India’s Electric Vehicle Push Has Not Gone As Planned For Two-Wheelers

Electric vehicles still comprise less than 1% of all automobiles, cars and two-wheelers included, sold in India.

A charging plug is connected to an electric scooter. (Photographer: Kiyoshi Ota/Bloomberg)  
A charging plug is connected to an electric scooter. (Photographer: Kiyoshi Ota/Bloomberg)  

It was expected that India’s electric vehicle revolution would arrive on two wheels.

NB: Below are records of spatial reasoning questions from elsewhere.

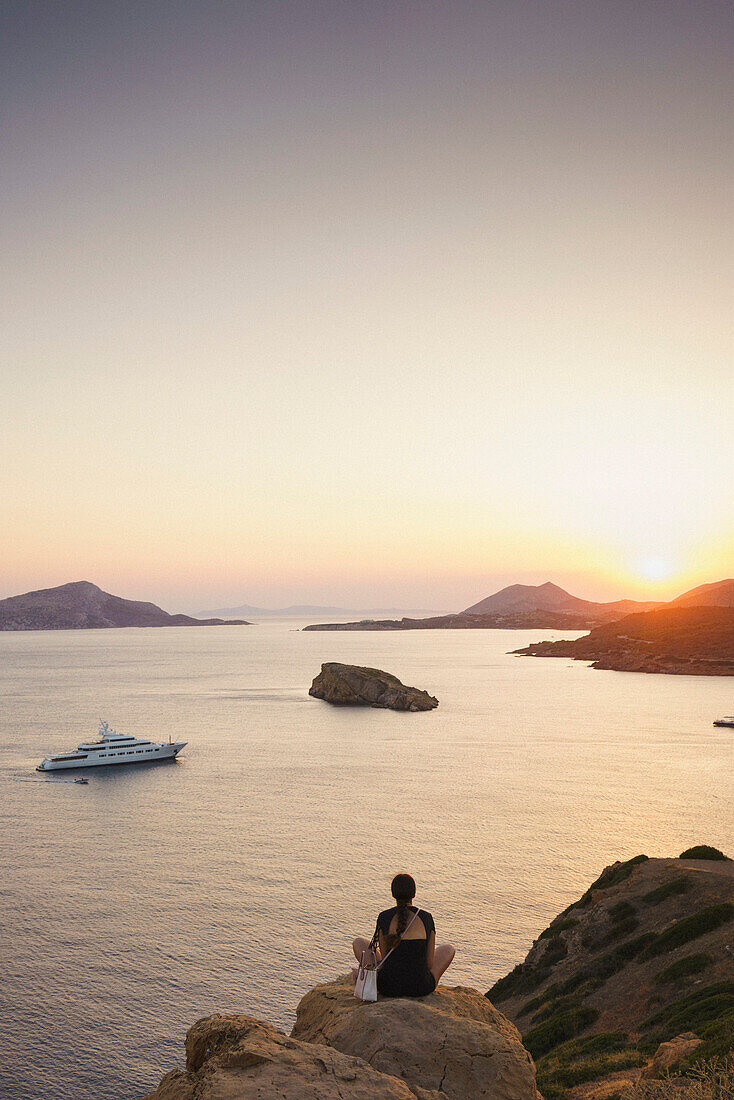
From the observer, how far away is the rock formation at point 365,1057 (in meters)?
8.34

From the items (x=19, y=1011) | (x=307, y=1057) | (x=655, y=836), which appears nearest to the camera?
(x=307, y=1057)

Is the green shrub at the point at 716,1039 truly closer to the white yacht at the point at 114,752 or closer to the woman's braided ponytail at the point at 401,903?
the woman's braided ponytail at the point at 401,903

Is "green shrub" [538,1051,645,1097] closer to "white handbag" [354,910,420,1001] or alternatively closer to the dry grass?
the dry grass

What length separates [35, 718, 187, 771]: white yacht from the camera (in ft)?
301

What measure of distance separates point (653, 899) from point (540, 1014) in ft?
22.9

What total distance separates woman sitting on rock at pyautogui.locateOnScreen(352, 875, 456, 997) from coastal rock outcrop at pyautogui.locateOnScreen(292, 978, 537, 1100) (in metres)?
0.27

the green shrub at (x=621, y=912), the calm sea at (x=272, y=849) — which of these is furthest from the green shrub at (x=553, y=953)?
the calm sea at (x=272, y=849)

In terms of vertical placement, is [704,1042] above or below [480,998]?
below

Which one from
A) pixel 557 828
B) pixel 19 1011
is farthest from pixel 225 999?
pixel 557 828

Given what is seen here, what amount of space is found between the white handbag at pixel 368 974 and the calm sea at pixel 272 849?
24587mm

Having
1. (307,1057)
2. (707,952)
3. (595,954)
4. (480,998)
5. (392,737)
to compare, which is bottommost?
(392,737)

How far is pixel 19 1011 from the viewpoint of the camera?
113ft

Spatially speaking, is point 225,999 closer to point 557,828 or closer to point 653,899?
point 653,899

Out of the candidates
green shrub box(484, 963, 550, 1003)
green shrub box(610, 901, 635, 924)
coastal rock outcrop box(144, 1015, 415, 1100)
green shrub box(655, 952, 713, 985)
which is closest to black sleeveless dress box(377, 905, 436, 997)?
coastal rock outcrop box(144, 1015, 415, 1100)
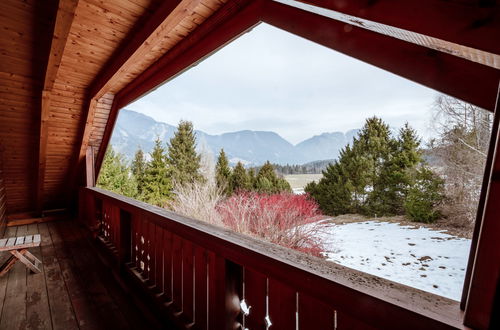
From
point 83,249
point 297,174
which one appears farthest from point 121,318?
point 297,174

The world’s biggest two-wheeler market targeted to sell 10 lakh electric scooters by fiscal year 2021-22 in the second phase of the government’s Faster Adoption and Manufacturing of Hybrid and EV plan (FAME). Nearly two years into its three-year tenure, the scheme has only achieved 4% of that.

Electric vehicles still comprise less than 1% of all automobiles, cars and two-wheelers included, sold in India. That's despite a subsidy of around Rs 8,596 crore—86% of total FAME-2 outlay and almost 19 times the funds used in the first phase of the scheme—to lure buyers.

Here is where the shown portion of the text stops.